Problem description >> Quote the listing word for word, starting at the line that contains "How far from" and continuing through the end of the listing.

Entries shown >>
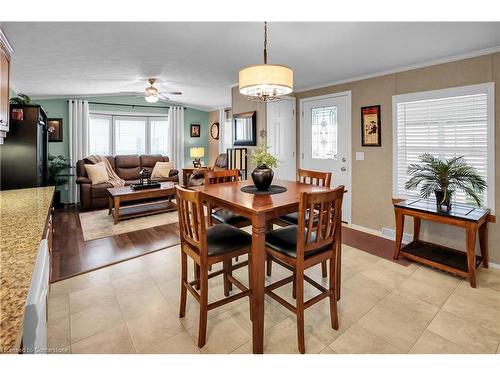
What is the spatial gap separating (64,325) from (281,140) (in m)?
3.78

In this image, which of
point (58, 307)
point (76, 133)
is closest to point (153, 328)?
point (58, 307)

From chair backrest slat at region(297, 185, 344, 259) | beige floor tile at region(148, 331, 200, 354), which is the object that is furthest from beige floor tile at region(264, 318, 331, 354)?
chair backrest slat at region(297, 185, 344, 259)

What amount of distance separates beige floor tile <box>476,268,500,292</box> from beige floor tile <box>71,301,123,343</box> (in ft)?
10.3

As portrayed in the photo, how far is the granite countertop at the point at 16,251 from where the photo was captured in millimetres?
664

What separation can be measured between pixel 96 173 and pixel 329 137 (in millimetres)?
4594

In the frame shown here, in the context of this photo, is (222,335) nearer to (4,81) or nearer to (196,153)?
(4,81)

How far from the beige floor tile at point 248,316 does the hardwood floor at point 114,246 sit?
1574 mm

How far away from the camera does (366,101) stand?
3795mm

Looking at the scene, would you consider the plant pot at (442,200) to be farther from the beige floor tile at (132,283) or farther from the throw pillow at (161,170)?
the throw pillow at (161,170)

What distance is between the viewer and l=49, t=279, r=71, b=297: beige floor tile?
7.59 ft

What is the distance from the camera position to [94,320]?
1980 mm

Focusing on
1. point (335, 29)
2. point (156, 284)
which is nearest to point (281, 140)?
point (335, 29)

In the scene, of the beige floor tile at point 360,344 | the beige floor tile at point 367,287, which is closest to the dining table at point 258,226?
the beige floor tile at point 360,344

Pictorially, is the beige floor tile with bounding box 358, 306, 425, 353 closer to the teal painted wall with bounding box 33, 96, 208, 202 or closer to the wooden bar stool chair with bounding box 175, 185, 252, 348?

Worked solution >>
How far from the beige floor tile at point 248,316 does the hardwood floor at point 114,246 sit?
1574 mm

How far away from the camera does (366,101) stand?
3795mm

Looking at the scene, would you consider the plant pot at (442,200) to be farther from the beige floor tile at (132,283) or farther from the throw pillow at (161,170)?
the throw pillow at (161,170)

What distance is between the viewer and l=49, t=279, r=71, b=297: beige floor tile?
7.59 ft

What is the distance from the camera position to [94,320]?
1980 mm

Focusing on
1. point (335, 29)
2. point (156, 284)
which is nearest to point (281, 140)?
point (335, 29)

In the scene, of the beige floor tile at point 360,344 | the beige floor tile at point 367,287, which is closest to the dining table at point 258,226?
the beige floor tile at point 360,344

Pictorially, is the beige floor tile with bounding box 358, 306, 425, 353 closer to the teal painted wall with bounding box 33, 96, 208, 202 or closer to the wooden bar stool chair with bounding box 175, 185, 252, 348?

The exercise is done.